_PAGE EXTRACT_
During his sermon, "In Search of a Standard -- Christian Response to Homosexuality," delivered a decade ago, Giglio told his parishioners that being gay is a sinful "choice" and that gay people will be prevented from "entering the Kingdom of God." The "only way out of a homosexual lifestyle ... is through the healing power of Jesus," he continued.

Just four years ago at his first inauguration, Barack Obama chose evangelical pastor Rick Warren to deliver the invocation. While Warren has been involved in some positive activities during his ministry, he has been a leading and outspoken opponent of lesbian, gay, bisexual, and transgender rights, and in particular, he worked as one of the chief lobbyists for the passage of Proposition 8 in California delegitimizing marriage for same-sex couples. In his public statements, he likened marriage for same-sex couples to incestuous marriage between a brother and sister and to polygamy. In November 2012, Warren went further by telling CNN's Piers Morgan that being gay is a bit like eating arsenic or "punching a guy in the nose." In addition, Warren has called into question the concept of separation of religion and government, and he said that Obama has "intentionally infringed upon religious liberties" with his contraception mandates.

_RECORDED DATA_

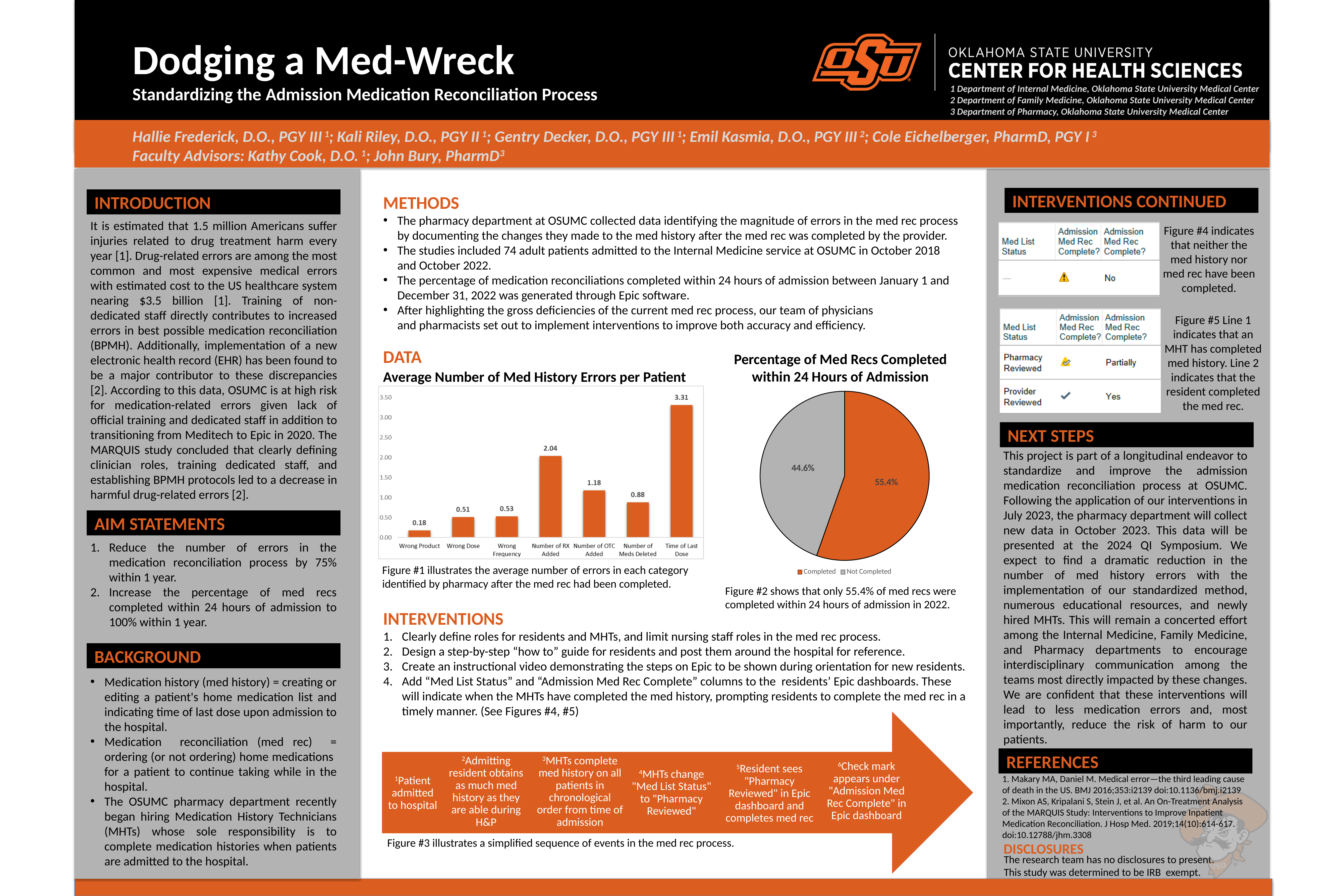
In the 'Average Number of Med History Errors per Patient' chart, which category has the highest value? Time of Last Dose What kind of chart is 'Percentage of Med Recs Completed within 24 Hours of Admission'? pie chart In the 'Percentage of Med Recs Completed within 24 Hours of Admission' chart, what share of the pie is Completed? 55.4% How many categories are shown in the 'Average Number of Med History Errors per Patient' chart? 7 In the 'Average Number of Med History Errors per Patient' chart, which is larger: Number of OTC Added or Number of Meds Deleted? Number of OTC Added In the 'Average Number of Med History Errors per Patient' chart, what is the value for Time of Last Dose? 3.31 In the 'Average Number of Med History Errors per Patient' chart, what is the value for Number of RX Added? 2.04 In the 'Average Number of Med History Errors per Patient' chart, which category has the lowest value? Wrong Product What kind of chart is 'Average Number of Med History Errors per Patient'? bar chart In the 'Percentage of Med Recs Completed within 24 Hours of Admission' chart, what is the value for Not Completed? 44.6% In the 'Average Number of Med History Errors per Patient' chart, is the value for Time of Last Dose greater or less than 3.00? greater In the 'Average Number of Med History Errors per Patient' chart, what is the difference between Number of RX Added and Number of OTC Added? 0.86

_WHAT TO WORK ON_
1. Answer these questions from the passage about Giglio and Warren:
(a) What was the title of Giglio's sermon?
(b) Which California measure did Warren lobby for?
(c) To whom did Warren compare being gay to eating arsenic, and in what month and year?
2. Carry on the passage about Giglio and Warren, starting right after its final sentence.

_SOLVED PROBLEMS_
1.
(a) "In Search of a Standard -- Christian Response to Homosexuality"
(b) Proposition 8
(c) CNN's Piers Morgan, in November 2012

2.
Obama's choice of Giglio and Warren, even if they had not been divisive figures, to give blatantly sectarian addresses at presidential inaugurals raises a number of critical issues. If the U.S. truly stands as a country dedicated to the concept of the separation of religion and government, as articulated by the First Amendment, why then do presidential inaugurals include "invocations" (supplications or prayers to God), and "benedictions" (a short prayer asking for divine assistance, blessings, and guidance given usually at the close of religious services)? In fact, Warren invoked the name of Jesus during his invocation four years ago, and closed by reciting the Lord's Prayer.

And I will go even further: Why indeed does the government require the practice at presidential and other "swearing in" ceremonies of the placement of right hands upon the Bibles (composed of the Jewish Bible and the Christian Testaments) and a swearing to the name of "almighty God." Furthermore, why do we hire chaplains to deliver prayers at the daily openings of Congressional sessions, all paid for by public tax dollars?

Many of our framers, the chief architects of the United States Constitution, most clearly did not have these measures in mind. James Madison, familiarly called the "Father of the Constitution," was most responsible for the First Amendment along with Thomas Jefferson.

Virginia was one of the first states following the Revolutionary War to address the issue of religion and government when Thomas Jefferson, who held deist beliefs, drafted "An Act for the Establishment of Religious Freedom" in 1777. Jefferson's proposal passed into law in 1786 in Virginia. Then, constitutional framers such as Jefferson and Madison negotiated a compromise with Protestant sectarians, which led to the clause written into the First Amendment of the United States Constitution: "Congress shall make no law respecting an establishment of religion, or prohibiting the free exercise thereof...." Though nowhere in the U.S. Constitution does the phrase "separation of church and state" appear, it was originally drawn from a letter President Thomas Jefferson sent on January 1, 1802 to the Danbury (Connecticut) Baptists Association.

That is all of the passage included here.